Yep, just looking at the same doc… Well that’s a bummer.

Yuck. But at least we have time to think out a solution to this for PyMC4.

Suggestion – this means we might want Arviz and other PyMC4 I/O pieces support some kind of rewriting for pretty display, so that we can keep our beloved Greek letters.

For example, Arviz could support pretty_dim and pretty_coord that would support unicode.

Alternatively, we could support some kind of markup in our names that would support LaTeX, since most of us know that. We’d have to figure out an alternative to \, but we could probably do that.
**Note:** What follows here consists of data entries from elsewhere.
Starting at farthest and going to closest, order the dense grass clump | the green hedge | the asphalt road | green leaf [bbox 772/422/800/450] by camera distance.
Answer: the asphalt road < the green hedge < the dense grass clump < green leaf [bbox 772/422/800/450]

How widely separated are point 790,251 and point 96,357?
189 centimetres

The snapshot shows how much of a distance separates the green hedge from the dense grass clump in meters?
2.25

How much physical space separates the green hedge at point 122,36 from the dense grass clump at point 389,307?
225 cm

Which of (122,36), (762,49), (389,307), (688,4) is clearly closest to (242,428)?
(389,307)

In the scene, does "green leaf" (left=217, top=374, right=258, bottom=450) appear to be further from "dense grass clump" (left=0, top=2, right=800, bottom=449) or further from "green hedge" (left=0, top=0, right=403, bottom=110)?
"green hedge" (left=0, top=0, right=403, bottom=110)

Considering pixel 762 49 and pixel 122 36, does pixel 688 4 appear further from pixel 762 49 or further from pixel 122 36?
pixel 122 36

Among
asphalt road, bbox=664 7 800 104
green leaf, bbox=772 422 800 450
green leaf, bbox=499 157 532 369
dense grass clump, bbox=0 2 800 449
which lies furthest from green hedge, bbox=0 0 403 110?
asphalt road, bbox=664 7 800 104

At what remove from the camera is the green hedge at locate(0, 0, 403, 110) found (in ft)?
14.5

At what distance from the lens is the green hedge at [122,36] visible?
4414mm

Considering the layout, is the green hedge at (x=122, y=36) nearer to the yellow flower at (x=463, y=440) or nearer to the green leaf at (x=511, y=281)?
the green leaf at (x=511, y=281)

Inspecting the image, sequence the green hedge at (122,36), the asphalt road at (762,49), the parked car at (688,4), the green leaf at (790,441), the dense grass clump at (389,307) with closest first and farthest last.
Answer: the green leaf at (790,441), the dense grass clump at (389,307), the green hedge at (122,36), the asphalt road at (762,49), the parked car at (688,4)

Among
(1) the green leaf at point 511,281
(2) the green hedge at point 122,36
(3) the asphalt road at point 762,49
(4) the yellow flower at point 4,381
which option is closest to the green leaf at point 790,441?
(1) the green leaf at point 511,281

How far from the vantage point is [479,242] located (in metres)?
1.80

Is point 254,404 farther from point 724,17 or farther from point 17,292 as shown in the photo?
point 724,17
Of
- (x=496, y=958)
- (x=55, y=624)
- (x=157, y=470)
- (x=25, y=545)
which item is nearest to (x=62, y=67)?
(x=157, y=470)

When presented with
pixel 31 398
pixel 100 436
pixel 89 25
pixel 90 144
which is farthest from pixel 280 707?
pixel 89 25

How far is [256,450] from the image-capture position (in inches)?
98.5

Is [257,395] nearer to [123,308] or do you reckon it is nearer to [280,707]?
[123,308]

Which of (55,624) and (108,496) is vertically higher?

Another alternative would be to keep pretty names outside and have a systematic way to name tensor flow entities that would be predictable enough to help with debugging, but that would quarantine the tensorflow naming restrictions.

I don’t think we have to set the name argument of tf to our variable names. That might make debugging a bit harder under some circumstances, but I don’t think it has to stop us from allowing unicode.

In that case, I suggest coming up with some predictable map from our variable names to a more limited name that is acceptable to tf, but “predictable” to help us with debugging. Also, storing the name of the corresponding TF construct in our variable structure would be useful.